**Inténtalo**
Transcribe completo el texto sobre el miedo que aparece a continuación, sin alterar ni una palabra.

**Texto proporcionado**
- - - -

El miedo

El miedo es una emoción universal en el ser humano. 

Aunque podríamos decir que forma parte de nuestro

 repertorio básico, suele ser aprendida de diferentes formas a lo largo de nuestra vida, bien por vivencias  experimentadas directamente, por algo que se ha visto en otras personas

o por lo que otros nos han contado de la experiencia de otros.

 

Suele aparecer como una respuesta natural y adaptativa que protege en situaciones que se procesan o se interpretan como peligrosas, aterradoras e incluso traumáticas.

Para poder sobrevivir, el cerebro registra y permite almacenar en la memoria situaciones, acontecimientos, estímulos o información relacionada con estos sucesos, que clasifica como potencialmente peligrosos y ayudará a evitarlos en el futuro.

Ante un acontecimiento traumático como un accidente de coche, la memoria almacena todos los detalles anteriores al momento, durante el suceso y posteriores que hayamos vivido. Consciente o inconscientemente, el cerebro es capaz de recordar, la ropa que se llevaba en ese momento, el sonido de una canción en la radio, el ruido de una ambulancia, el olor de una colonia o de quemado del motor, el sabor del chicle que se llevaba en la boca, las emociones y sensaciones que se experimentan en ese momento por el cuerpo...

- - - -

**Sección de datos**
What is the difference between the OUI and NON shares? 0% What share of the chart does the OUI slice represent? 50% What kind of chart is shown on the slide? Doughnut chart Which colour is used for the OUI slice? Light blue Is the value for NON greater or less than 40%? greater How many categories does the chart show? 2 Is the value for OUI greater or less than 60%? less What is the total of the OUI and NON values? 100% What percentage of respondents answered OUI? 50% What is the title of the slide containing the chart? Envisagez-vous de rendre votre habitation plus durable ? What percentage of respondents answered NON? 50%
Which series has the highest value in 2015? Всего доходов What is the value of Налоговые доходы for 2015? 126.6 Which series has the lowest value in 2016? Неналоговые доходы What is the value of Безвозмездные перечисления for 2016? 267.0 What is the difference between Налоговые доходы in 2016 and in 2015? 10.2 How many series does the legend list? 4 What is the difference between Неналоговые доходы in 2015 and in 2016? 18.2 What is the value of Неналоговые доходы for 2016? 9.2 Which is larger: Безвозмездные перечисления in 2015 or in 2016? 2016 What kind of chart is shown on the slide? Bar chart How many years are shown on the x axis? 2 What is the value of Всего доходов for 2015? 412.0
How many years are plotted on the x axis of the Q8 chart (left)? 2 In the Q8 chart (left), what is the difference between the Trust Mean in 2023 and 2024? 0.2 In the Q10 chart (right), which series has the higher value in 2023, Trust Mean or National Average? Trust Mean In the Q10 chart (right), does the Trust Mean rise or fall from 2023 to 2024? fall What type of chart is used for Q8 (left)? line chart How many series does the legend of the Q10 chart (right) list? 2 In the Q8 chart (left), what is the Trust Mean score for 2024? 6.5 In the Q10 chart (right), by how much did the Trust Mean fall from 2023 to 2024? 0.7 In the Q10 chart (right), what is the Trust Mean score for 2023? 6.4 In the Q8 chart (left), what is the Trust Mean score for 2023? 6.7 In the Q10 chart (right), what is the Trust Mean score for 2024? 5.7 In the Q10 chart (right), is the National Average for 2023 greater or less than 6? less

- - - -

**Respuesta de la tarea**
El miedo

El miedo es una emoción universal en el ser humano. 

Aunque podríamos decir que forma parte de nuestro

 repertorio básico, suele ser aprendida de diferentes formas a lo largo de nuestra vida, bien por vivencias  experimentadas directamente, por algo que se ha visto en otras personas

o por lo que otros nos han contado de la experiencia de otros.

 

Suele aparecer como una respuesta natural y adaptativa que protege en situaciones que se procesan o se interpretan como peligrosas, aterradoras e incluso traumáticas.

Para poder sobrevivir, el cerebro registra y permite almacenar en la memoria situaciones, acontecimientos, estímulos o información relacionada con estos sucesos, que clasifica como potencialmente peligrosos y ayudará a evitarlos en el futuro.

Ante un acontecimiento traumático como un accidente de coche, la memoria almacena todos los detalles anteriores al momento, durante el suceso y posteriores que hayamos vivido. Consciente o inconscientemente, el cerebro es capaz de recordar, la ropa que se llevaba en ese momento, el sonido de una canción en la radio, el ruido de una ambulancia, el olor de una colonia o de quemado del motor, el sabor del chicle que se llevaba en la boca, las emociones y sensaciones que se experimentan en ese momento por el cuerpo...